Ireland accused Britain of being “totally unreasonable” over Brexit on Friday, saying London had not made credible proposals to replace the Irish border backstop. But the British government insisted it had offered ways of solving the key sticking point.

More than three years after the country voted in a referendum to leave the bloc, Britain is heading towards a showdown with the European Union over its plans to leave the bloc, which is due to take place in just over two months time.

Irish Foreign Minister Simon Coveney said Prime Minister Boris Johnson’s team had not offered any concrete alternatives to the existing planned ‘backstop’, which the EU wants to ensure an open border between Ireland and Northern Ireland.

“Boris Johnson is outlining a very clear and firm position but it is a totally unreasonable position that the EU cannot facilitate and he must know that,” Coveney said in an interview with Ireland’s Newstalk radio.

In separate remarks to reporters on arriving in Helsinki for talks with his EU peers, Coveney said: “We all want to get a deal but, at the moment, nothing credible has come from the UK government in terms of alternatives to the backstop,”

“If there are alternatives to the backstop that do the same job, well then let’s hear them.
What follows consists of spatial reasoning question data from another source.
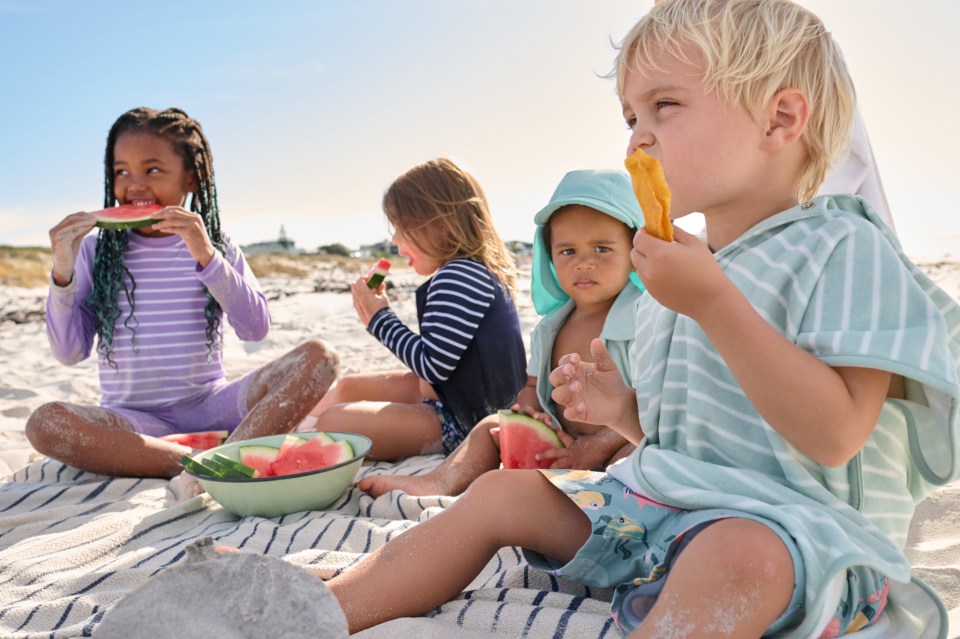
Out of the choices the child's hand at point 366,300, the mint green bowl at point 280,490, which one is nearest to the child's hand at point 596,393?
the mint green bowl at point 280,490

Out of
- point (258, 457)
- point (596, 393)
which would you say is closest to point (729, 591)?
point (596, 393)

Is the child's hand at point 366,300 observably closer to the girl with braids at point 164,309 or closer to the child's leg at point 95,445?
the girl with braids at point 164,309

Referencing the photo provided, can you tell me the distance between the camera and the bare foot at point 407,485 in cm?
283

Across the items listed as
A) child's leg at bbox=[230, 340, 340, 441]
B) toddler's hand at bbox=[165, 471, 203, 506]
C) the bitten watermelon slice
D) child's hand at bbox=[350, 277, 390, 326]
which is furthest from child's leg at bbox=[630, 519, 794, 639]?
child's hand at bbox=[350, 277, 390, 326]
And if we can work out a deal on that basis, so be it. But it’s got to be credible,” Coveney said.

Asked about Coveney’s remarks, British Transport Secretary Grant Shapps insisted Britain had made alternative proposals to replace the backstop, and it was wrong of Ireland and other EU countries to suggest otherwise.

“It’s just not true,” he said. “We are putting forward alternatives,” he said.

Johnson says he must have the backstop removed to convince the UK parliament to ratify the deal. The EU has said it is willing to listen to London’s ideas.

The existing backstop would require Northern Ireland – and possibly the whole United Kingdom – to continue to follow many EU rules if future trade talks break down, in order to avoid customs checks on the Ireland-Northern Ireland border.

Britain has said technological alternatives to border checks should be possible by the time the backstop might be needed, but has given no details, prompting scepticism from the EU.

Coveney described such alternatives — sometimes referred to by the British government — as “vague”, and said every time Dublin asked for more detail “the answer isn’t convincing. In fact sometimes you don’t get an answer at all.”

London said on Friday British and EU negotiators will hold twice-weekly talks next month to rework the so-called Withdrawal Agreement, which the UK parliament has repeatedly rejected due mainly to opposition to the backstop.